---------- Material supplied

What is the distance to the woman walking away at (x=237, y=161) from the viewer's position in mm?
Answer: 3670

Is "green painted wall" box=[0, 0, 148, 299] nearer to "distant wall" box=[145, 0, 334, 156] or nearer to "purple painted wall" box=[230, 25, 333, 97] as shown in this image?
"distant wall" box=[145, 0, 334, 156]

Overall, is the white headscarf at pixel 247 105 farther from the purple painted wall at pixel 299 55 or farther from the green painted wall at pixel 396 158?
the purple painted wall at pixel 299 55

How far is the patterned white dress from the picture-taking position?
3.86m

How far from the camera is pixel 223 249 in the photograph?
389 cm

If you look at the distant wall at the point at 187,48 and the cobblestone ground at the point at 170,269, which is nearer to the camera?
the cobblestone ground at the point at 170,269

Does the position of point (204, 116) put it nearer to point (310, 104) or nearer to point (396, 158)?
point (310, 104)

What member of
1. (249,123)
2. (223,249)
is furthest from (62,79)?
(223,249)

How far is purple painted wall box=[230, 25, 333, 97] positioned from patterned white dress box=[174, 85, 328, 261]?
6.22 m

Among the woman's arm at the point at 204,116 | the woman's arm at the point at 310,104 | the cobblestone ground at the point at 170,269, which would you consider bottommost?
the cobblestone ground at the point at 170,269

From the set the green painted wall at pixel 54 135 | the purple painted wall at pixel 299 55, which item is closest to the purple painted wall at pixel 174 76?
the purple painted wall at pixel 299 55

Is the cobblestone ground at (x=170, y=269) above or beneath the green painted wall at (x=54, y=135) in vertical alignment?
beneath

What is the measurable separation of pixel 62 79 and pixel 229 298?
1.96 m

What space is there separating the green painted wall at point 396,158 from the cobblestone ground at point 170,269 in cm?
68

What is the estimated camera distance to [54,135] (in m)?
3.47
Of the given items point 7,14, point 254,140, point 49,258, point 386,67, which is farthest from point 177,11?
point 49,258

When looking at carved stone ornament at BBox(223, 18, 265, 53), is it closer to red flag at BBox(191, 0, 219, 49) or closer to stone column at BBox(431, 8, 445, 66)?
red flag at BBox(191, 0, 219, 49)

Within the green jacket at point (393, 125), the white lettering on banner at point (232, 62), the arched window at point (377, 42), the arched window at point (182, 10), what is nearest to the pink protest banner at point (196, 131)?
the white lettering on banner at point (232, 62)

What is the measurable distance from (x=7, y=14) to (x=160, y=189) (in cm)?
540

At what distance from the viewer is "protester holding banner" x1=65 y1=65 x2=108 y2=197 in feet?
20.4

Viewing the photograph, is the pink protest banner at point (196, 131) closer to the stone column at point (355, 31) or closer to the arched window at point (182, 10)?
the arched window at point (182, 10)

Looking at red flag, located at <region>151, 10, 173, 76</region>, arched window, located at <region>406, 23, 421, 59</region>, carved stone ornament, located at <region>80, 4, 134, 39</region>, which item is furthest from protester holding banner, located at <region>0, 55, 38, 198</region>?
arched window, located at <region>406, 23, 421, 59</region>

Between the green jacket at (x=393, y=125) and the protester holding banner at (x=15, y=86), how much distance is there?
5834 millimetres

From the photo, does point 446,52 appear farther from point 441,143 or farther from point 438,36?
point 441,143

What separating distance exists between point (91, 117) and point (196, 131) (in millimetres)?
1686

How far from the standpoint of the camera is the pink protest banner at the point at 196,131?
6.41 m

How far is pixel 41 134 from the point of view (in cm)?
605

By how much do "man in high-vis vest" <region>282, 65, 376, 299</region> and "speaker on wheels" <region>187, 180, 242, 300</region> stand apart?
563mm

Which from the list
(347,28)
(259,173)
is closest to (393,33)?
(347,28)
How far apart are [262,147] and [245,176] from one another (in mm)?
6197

--------------------

- **Challenge**: Change "green painted wall" to "green plastered wall" wherever it occurs in the items above, and reproduce every line otherwise unaltered.

- **Exercise response**:
What is the distance to the woman walking away at (x=237, y=161) from the viewer's position in mm?
Answer: 3670

Is "green plastered wall" box=[0, 0, 148, 299] nearer to "distant wall" box=[145, 0, 334, 156] or nearer to "purple painted wall" box=[230, 25, 333, 97] as shown in this image?
"distant wall" box=[145, 0, 334, 156]

Overall, is the white headscarf at pixel 247 105 farther from the purple painted wall at pixel 299 55 or farther from the green plastered wall at pixel 396 158?
the purple painted wall at pixel 299 55

How far is the patterned white dress from the picture-taking position?
3.86m

How far from the camera is pixel 223 249 in the photograph?
389 cm

If you look at the distant wall at the point at 187,48 and the cobblestone ground at the point at 170,269, which is nearer to the camera?
the cobblestone ground at the point at 170,269

Does the position of point (204, 116) put it nearer to point (310, 104) or nearer to point (396, 158)?
point (310, 104)

What member of
1. (249,123)
2. (223,249)
is furthest from (62,79)?
(223,249)

How far is purple painted wall box=[230, 25, 333, 97] positioned from patterned white dress box=[174, 85, 328, 261]?
6.22 m

Among the woman's arm at the point at 204,116 | the woman's arm at the point at 310,104 | the cobblestone ground at the point at 170,269, which would you consider bottommost?
the cobblestone ground at the point at 170,269

From the set the green plastered wall at pixel 54 135 | the purple painted wall at pixel 299 55, which item is closest to the purple painted wall at pixel 174 76?
the purple painted wall at pixel 299 55

Is the cobblestone ground at (x=170, y=269) above or beneath the green plastered wall at (x=54, y=135) in vertical alignment?
beneath

What is the measurable separation of pixel 62 79 and pixel 229 298?
1.96 m

What space is there separating the green plastered wall at point 396,158 from the cobblestone ground at point 170,269 in cm?
68

What is the estimated camera distance to [54,135] (in m)?
3.47
Of the given items point 7,14, point 254,140, point 49,258, point 386,67, which is farthest from point 177,11?
point 49,258

When looking at carved stone ornament at BBox(223, 18, 265, 53), is it closer to red flag at BBox(191, 0, 219, 49) or closer to stone column at BBox(431, 8, 445, 66)?
red flag at BBox(191, 0, 219, 49)

Within the green jacket at point (393, 125), the white lettering on banner at point (232, 62), the arched window at point (377, 42), the arched window at point (182, 10), what is nearest to the pink protest banner at point (196, 131)?
the white lettering on banner at point (232, 62)

What is the measurable distance from (x=7, y=14) to (x=160, y=189) (in cm)?
540

At what distance from the viewer is "protester holding banner" x1=65 y1=65 x2=108 y2=197 in feet?
20.4

Viewing the photograph, is the pink protest banner at point (196, 131) closer to the stone column at point (355, 31) or closer to the arched window at point (182, 10)?
the arched window at point (182, 10)

Looking at red flag, located at <region>151, 10, 173, 76</region>, arched window, located at <region>406, 23, 421, 59</region>, carved stone ornament, located at <region>80, 4, 134, 39</region>, which item is furthest from protester holding banner, located at <region>0, 55, 38, 198</region>?
arched window, located at <region>406, 23, 421, 59</region>

Between the green jacket at (x=393, y=125) and the protester holding banner at (x=15, y=86), how much distance is there?
5834 millimetres

From the photo, does point 446,52 appear farther from point 441,143 or farther from point 438,36?
point 441,143

What separating distance exists between point (91, 117) and point (196, 131) (in millimetres)?
1686

How far from the standpoint of the camera is the pink protest banner at the point at 196,131?
6.41 m

How far is pixel 41 134 from the point of view (in cm)?
605

By how much do "man in high-vis vest" <region>282, 65, 376, 299</region> and "speaker on wheels" <region>187, 180, 242, 300</region> stand apart?
563mm

Which from the list
(347,28)
(259,173)
is closest to (393,33)?
(347,28)
How far apart are [262,147] and [245,176] from one another (in mm)?
6197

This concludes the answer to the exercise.